Aux prises avec le génocide littéraire visant les écrivains juifs ou jugés “décadents” sous le Troisième Reich, Joseph Roth dénonce la destruction spirituelle qui agite son époque. Nous sommes fin 1933. Roth, lui-même exilé, écrit à chaud. Et, au nom de tous les écrivains juifs de langue allemande, il reconnaît : “Oui, nous sommes battus.” Mais il ajoute plus loin : “Nous sommes fiers de notre défaite.”
Peu de temps après l’arrivée au pouvoir du parti national-socialiste en 1933, la chancelier Adolf Hitler lance une “action contre l’esprit non allemand”. Le 10 mai 1933, devant l’opéra de Berlin et dans 21 autres villes allemandes, est mise en scène une cérémonie mortuaire : des dizaines de milliers de livres sont publiquement jetés au bûcher par des étudiants, des enseignants et des membres du parti nazi.
Face aux dérives nationalistes du savoir institutionnel, Roth se fait le défenseur des “écrivains véritables”, dont les œuvres sont détruites sur ordre de dirigeants qu’il juge analphabètes. Cette opération d’anéantissement de la pensée s’appuie selon Roth sur une idéologie matérialiste et militaire qui remonterait à Bismarck et dont l’Allemagne hitlérienne figurerait le paroxysme. Ces écrivains, bien avant Hitler, se sentaient déjà des émigrés et des sans-patrie “dans le royaume de la technique, des caporaux, des parades et du garde-à-vous”. Sous le Troisième Reich, ce sentiment devient effectif.

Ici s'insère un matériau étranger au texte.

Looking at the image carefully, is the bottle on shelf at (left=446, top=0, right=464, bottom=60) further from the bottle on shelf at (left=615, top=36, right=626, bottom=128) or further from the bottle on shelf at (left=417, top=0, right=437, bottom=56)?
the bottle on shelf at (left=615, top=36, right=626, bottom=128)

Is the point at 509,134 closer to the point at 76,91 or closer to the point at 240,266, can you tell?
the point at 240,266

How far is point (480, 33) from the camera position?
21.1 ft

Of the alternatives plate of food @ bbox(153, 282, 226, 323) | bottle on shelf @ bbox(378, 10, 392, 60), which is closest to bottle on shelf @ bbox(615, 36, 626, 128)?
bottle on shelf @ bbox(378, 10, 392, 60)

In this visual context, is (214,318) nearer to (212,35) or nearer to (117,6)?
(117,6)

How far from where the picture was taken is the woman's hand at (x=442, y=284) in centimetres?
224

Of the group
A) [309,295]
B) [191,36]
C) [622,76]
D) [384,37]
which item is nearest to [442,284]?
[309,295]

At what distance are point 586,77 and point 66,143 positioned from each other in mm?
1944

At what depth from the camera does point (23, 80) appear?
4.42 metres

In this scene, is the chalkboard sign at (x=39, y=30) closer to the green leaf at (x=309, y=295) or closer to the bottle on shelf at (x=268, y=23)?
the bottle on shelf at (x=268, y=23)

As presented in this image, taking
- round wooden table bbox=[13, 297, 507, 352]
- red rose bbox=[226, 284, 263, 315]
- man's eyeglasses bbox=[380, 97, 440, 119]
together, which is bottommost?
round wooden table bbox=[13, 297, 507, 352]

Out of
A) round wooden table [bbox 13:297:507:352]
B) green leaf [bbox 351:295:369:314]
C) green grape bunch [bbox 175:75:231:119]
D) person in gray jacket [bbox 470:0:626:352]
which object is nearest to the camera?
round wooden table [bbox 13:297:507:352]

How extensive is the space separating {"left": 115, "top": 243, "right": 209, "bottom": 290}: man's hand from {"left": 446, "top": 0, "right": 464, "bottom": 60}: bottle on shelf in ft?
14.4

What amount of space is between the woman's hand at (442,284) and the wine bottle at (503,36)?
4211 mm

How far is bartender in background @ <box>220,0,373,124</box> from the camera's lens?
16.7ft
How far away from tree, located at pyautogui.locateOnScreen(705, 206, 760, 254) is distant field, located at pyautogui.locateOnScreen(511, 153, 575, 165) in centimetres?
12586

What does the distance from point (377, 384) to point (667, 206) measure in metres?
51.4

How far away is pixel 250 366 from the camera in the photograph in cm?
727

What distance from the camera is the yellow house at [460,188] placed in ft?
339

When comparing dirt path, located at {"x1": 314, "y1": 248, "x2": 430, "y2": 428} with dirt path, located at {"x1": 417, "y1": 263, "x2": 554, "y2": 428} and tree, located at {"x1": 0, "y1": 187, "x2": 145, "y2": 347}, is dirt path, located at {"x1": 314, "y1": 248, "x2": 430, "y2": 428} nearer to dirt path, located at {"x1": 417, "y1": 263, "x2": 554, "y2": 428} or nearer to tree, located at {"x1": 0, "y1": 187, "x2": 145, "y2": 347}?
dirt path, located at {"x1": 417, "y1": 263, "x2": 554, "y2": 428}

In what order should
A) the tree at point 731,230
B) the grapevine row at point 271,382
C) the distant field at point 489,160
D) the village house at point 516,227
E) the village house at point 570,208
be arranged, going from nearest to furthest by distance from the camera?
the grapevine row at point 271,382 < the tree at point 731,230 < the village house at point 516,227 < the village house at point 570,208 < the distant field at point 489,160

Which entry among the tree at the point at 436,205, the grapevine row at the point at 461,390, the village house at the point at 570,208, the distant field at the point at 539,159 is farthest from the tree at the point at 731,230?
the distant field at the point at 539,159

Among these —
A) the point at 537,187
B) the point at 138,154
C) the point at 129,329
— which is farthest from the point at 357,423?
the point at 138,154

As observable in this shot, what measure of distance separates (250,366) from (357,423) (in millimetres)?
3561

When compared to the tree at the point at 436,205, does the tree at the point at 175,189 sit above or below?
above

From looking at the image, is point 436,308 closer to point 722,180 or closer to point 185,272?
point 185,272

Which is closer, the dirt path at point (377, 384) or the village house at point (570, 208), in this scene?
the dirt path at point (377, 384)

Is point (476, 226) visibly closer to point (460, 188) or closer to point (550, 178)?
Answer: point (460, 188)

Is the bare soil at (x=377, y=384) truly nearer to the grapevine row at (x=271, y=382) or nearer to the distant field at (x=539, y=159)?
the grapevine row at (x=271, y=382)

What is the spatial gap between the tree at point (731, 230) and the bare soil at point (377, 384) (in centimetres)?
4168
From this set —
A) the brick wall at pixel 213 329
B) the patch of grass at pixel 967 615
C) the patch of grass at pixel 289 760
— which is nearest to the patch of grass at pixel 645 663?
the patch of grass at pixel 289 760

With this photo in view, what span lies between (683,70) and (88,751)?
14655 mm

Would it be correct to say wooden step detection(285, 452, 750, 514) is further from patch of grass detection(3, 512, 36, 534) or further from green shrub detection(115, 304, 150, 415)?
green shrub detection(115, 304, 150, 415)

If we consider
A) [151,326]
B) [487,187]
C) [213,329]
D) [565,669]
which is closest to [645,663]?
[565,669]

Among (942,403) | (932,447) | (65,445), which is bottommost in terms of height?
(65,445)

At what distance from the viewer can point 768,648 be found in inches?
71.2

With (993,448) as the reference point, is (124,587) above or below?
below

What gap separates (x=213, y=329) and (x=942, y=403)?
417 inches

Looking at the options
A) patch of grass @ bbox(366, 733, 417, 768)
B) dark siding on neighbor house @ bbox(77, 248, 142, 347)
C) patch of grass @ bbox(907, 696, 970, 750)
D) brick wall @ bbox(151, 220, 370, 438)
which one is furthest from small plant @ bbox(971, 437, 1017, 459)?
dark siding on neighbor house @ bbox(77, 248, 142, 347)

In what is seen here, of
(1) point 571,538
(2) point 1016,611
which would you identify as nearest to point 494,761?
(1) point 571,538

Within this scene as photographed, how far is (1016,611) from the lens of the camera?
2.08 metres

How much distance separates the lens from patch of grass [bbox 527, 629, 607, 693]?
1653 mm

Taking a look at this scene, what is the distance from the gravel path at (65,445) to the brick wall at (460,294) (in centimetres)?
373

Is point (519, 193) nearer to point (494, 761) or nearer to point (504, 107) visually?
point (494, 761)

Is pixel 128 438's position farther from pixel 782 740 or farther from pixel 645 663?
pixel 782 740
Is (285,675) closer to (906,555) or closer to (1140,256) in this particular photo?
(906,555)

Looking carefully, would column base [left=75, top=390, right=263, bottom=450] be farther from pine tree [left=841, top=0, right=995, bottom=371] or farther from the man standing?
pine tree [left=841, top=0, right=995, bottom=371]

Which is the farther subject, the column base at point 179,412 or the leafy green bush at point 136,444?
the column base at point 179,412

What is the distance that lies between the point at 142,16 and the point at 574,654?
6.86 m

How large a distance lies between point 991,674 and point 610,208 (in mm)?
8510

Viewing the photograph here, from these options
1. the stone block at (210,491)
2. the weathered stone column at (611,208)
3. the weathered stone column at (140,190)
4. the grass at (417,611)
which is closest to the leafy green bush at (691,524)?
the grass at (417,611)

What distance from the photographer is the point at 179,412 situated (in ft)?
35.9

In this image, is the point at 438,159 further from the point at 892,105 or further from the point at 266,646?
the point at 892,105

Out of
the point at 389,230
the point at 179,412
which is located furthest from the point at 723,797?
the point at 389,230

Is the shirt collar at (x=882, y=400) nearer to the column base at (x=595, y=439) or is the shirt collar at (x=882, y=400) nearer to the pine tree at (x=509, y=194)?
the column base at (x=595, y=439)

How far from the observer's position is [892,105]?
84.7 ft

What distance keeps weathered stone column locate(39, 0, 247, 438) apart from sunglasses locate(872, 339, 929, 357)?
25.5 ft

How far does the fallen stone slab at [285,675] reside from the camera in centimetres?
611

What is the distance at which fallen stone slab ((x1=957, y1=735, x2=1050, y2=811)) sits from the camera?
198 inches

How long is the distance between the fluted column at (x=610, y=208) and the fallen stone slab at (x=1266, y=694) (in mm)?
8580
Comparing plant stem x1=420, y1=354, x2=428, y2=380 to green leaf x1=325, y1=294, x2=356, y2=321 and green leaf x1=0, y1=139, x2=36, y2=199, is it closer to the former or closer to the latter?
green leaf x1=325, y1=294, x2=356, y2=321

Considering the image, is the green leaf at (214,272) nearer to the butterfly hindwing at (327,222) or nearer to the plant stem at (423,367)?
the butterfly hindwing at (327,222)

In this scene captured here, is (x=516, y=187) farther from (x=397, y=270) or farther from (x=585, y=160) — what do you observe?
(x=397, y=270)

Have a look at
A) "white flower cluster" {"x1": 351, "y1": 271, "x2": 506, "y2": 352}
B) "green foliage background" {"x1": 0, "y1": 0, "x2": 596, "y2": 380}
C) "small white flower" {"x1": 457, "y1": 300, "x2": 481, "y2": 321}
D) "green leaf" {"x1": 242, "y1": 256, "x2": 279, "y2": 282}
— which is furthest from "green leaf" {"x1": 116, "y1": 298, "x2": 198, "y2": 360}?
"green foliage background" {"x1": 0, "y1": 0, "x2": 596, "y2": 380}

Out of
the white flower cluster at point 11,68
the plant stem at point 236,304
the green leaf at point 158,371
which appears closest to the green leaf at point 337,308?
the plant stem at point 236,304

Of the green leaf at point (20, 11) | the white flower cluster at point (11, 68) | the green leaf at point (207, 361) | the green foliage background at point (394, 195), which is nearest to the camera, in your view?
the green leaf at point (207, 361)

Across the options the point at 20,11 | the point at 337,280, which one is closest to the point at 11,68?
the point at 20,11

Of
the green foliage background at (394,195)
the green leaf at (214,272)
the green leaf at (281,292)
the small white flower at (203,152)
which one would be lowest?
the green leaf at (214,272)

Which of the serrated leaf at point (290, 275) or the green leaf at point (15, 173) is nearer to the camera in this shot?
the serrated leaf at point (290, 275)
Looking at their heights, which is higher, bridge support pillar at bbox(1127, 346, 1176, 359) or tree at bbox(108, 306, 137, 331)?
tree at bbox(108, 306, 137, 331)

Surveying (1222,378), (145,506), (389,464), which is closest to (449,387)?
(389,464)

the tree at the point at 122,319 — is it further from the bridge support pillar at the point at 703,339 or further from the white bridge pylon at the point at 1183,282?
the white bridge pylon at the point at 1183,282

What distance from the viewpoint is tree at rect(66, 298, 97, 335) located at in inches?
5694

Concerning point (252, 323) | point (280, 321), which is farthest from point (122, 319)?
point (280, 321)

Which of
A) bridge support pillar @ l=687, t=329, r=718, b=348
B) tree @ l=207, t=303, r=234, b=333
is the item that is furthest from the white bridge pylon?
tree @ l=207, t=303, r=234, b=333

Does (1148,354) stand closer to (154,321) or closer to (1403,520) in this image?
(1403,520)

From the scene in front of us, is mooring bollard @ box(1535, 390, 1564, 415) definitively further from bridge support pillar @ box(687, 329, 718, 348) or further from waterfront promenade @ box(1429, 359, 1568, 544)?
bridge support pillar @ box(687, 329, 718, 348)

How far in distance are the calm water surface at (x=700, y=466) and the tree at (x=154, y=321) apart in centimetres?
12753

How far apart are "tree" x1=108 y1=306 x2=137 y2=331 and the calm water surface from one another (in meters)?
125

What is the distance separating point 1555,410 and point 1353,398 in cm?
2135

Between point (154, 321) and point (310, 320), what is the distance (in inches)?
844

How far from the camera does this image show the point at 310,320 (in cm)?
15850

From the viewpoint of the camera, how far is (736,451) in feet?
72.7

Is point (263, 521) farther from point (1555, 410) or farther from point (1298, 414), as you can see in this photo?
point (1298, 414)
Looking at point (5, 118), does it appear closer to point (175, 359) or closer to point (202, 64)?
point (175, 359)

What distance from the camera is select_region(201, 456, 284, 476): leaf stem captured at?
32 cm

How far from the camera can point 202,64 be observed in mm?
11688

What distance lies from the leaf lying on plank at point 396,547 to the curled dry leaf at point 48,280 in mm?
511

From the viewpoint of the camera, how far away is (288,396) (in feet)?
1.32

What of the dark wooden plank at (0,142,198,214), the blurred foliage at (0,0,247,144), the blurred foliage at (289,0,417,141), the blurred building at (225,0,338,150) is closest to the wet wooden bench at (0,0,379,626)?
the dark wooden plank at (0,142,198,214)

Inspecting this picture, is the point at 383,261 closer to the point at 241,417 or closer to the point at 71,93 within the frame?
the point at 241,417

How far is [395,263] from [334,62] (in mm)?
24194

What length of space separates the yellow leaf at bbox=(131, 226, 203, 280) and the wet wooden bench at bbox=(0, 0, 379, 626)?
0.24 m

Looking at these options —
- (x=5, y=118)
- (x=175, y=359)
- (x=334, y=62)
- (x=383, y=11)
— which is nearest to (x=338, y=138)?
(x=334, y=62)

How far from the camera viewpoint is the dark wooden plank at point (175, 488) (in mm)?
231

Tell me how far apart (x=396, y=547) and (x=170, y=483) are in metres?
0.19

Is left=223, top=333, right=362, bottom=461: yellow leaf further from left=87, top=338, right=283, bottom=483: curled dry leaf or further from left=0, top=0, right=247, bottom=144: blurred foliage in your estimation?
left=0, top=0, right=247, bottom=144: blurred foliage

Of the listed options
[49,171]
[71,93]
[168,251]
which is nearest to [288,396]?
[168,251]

Or, les autodafés menés par les idéologues nazis annihilent par glissement l’origine même de la culture judéo-chrétienne. En brûlant un seul livre, ce sont les livres dans leur ensemble qu’ils détruisent. Et surtout ils portent atteinte au « livre des livres », à savoir la Bible. En brûlant ces livres sur leurs bûchers, c’est leur propre culture que les Allemands ont vouée aux gémonies. Là où l’Église catholique a passé un “concordat” avec le Reich et où les protestants ont créé une “église allemande” en brûlant la Bible, les écrivains juifs restent les seuls défenseurs de l’Europe spirituelle.